Begleitet werden die Touren von mindestens zwei Reiseleitern, die sich um die Belange der Gäste kümmern. Sie haben Freude am Umgang mit Menschen und Oldtimern und sind bereit, die Extrameile zu gehen. Sie begleiten die täglichen Routen diskret mit einem Transporter, auf dem ein weiterer Oldtimer bereit ist, um bei einem technischen Ausfall umgehend ein Ersatzfahrzeug stellen zu können. Jede Reise wird sehr detailliert vorbereitet, um möglichst nichts dem Zufall zu überlassen, und die Arbeit beginnt schon lange vor dem Reisetermin. In der persönlichen Beratung im Vorfeld werden auch Wünsche gerne ins Programm eingeflochten.

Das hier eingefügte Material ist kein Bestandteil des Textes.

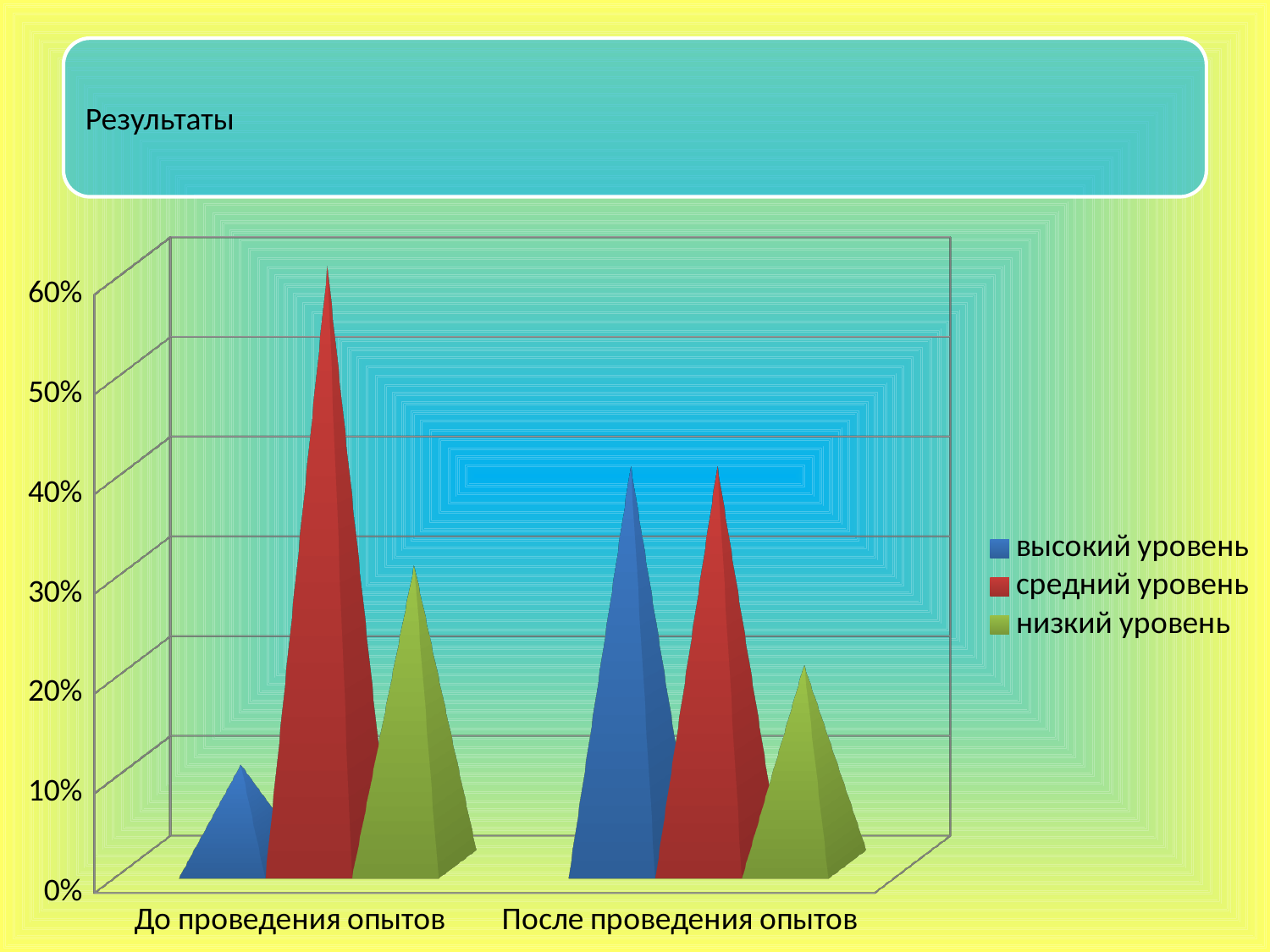
Does the value for "средний уровень" rise or fall from "До проведения опытов" to "После проведения опытов"? fall What kind of chart is shown on the slide? bar chart Which series has the lowest value for "До проведения опытов"? высокий уровень Is the value for "средний уровень" in "До проведения опытов" greater or less than 50%? greater Is the value for "низкий уровень" in "После проведения опытов" greater or less than 30%? less Which is larger: the value for "высокий уровень" in "До проведения опытов" or in "После проведения опытов"? После проведения опытов How many categories are shown on the x axis? 2 Which series has the lowest value for "После проведения опытов"? низкий уровень Is the value for "высокий уровень" in "До проведения опытов" greater or less than 20%? less What colour represents "низкий уровень" in the legend? green How many series does the legend list? 3 Which series has the highest value for "До проведения опытов"? средний уровень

Die vorgeschlagene Reise vom 26. bis 29. September ist ein Versprechen auf vier erlebnisreiche Herbsttage in der Toskana – in einem Auto, das eine Reduktion auf das Wesentliche ist. Keine Tasten, keine Bildschirme, keine Computer, keine Digitalanzeigen. Nur ein Schlüssel aus Metall und ein Zündschloss, in das der Schlüssel von Hand gesteckt und von Hand gedreht werden muss, damit der Motor startet. Und der springt nicht wie eine Nähmaschine an, sondern röchelt und hustet, verlangt nach gefühlvollem Umgang mit dem Gaspedal, damit er schliesslich rund läuft. Alles keine Hexerei, aber es braucht etwas Zeit zur Gewöhnung und ist somit das ideale Werkzeug zur Entschleunigung. Auch für Sie?